L’obésité induite par un régime gras est couramment associée au développement d’un diabète de type 2 (DT2). A contrario, une diminution de la masse grasse est supposée améliorer les paramètres de l’homéostasie glucidique. Malgré la prévention, et/ou la correction, de l’obésité obtenue par l’extinction partielle d’Endol associée à un arrêt du régime gras, les souris restent cependant diabétiques, avec une hyperglycémie à jeun et une intolérance au glucose [11]. Elles présentent une hyperglucagonémie3, et un défaut de sécrétion d’insuline en réponse au glucose, probablement en raison d’une hyperactivation du système nerveux sympathique, régulateur négatif de la sécrétion d’insuline (Figure 1). Ces résultats soulignent la complexité des effets de l’extinction d’Endol dans l’ARC chez des souris soumises à un régime gras. Elle permet en effet d’une part de prévenir ou de corriger l’obésité, mais, d’autre part, elle altère la sécrétion pancréatique d’insuline favorisant alors un phénotype diabétique [11]. En condition de régime gras, l’extinction centrale d’Endol est ainsi à l’origine d’une dissociation entre obésité et DT2 (Figure 1).

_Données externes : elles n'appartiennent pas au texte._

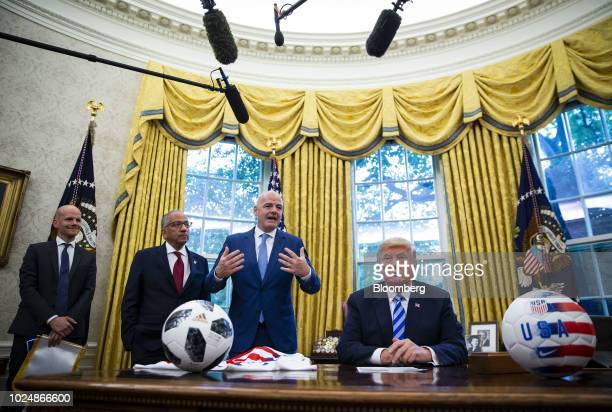 Gianni Infantino president of FIFA second right speaks as US President Donald Trump right and Carlos Cordeiro president of the United States Soccer...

Endol et signalisation biaisée d’OBR

En recherchant les causes moléculaires de cette dissociation entre obésité et DT2, nous avons identifié un effet différentiel d’Endol sur la signalisation intracellulaire d’OBR, la définissant comme un médiateur d’une signalisation biaisée de la leptine. En effet, si l’extinction partielle d’Endol résulte, comme attendu, en une potentialisation de la voie JAK2/STAT3 en réponse à la leptine, elle empêche au contraire l’activation de la voie PI3K/ AKT induite par la leptine dans l’ARC de l’hypothalamus [11]. Malgré l’augmentation du nombre de récepteurs OBR exprimés à la surface des neurones en condition d’extinction d’Endol, la voie PI3K/AKT est en effet fortement altérée (Figure 1). Un mécanisme d’action alternatif d’Endol, indépendant de ses propriétés régulatrices du trafic intracellulaire d’OBR, semble donc exister pour stimuler l’activité de la PI3K. Nous avons montré qu’Endol interagissait dans l’hypothalamus directement avec la sous-unité régulatrice de la PI3K, p85. [11]. Endol est donc une protéine d’échafaudage qui permet de lier la sous-unité p85, requise pour l’activation de la PI3K par la leptine (Figure 1). Endol semble donc jouer un rôle clé dans le maintien de l’homéostasie glucidique, la signalisation PI3K/AKT induite par la leptine dans les neurones hypothalamiques étant nécessaire à ce contrôle [7].

L’effet différentiel d’Endol sur les voies JAK2/STAT3 et PI3K/AKT, respectivement impliquées dans le contrôle des homéostasies énergétique et glucidique, constituerait les bases moléculaires de la dissociation entre obésité et DT2 observée chez les souris n’exprimant plus Endol dans l’ARC (Figure 1).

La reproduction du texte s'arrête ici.